# GPU Ray Tracer Using Ray Marching and Distance Fields

Posted on December 6th 2015 ~ Updated on March 14th 2016

## Introduction

In this article, we will be writing a simple ray tracer using the ray marching technique combined with distance field functions. If you are not familiar with the ray tracing technique, you should refer to the Wikipedia page.

This article was highly inspired by the work of Iñigo Quilez and his numerous resources on the subject (scroll all to the bottom for more!).

In order to make things more interactive and fun, we will be using WebGL once more and write the code directly within the fragment shader. That's right, it's a GPU-only ray tracer!

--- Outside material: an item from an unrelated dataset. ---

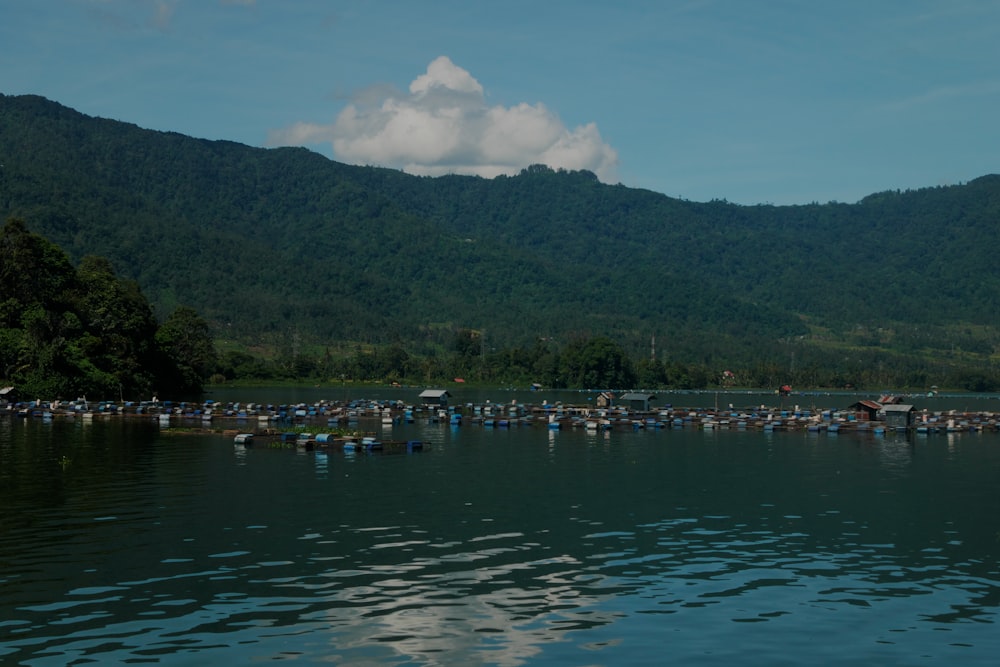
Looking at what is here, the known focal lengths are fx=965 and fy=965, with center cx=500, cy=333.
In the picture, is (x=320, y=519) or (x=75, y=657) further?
(x=320, y=519)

Note that for all the shader examples in this article, you can actually edit the GLSL code on the right and immediately see the result on the left (live WebGL preview).

(The live-editing currently does not tell you about compilation errors though, so make sure to double-check your code when nothing happens!)

## Ray Marching with Distance Fields

Regular realtime rendering algorithms use heavy approximations to get a good tradeoff between drawing geometry fast and decent visuals.

Ray tracing on the other hand can be used to produce realistic scenes with a high level of details at the expense of more complex yet more accurate computations (simulate light ray physics).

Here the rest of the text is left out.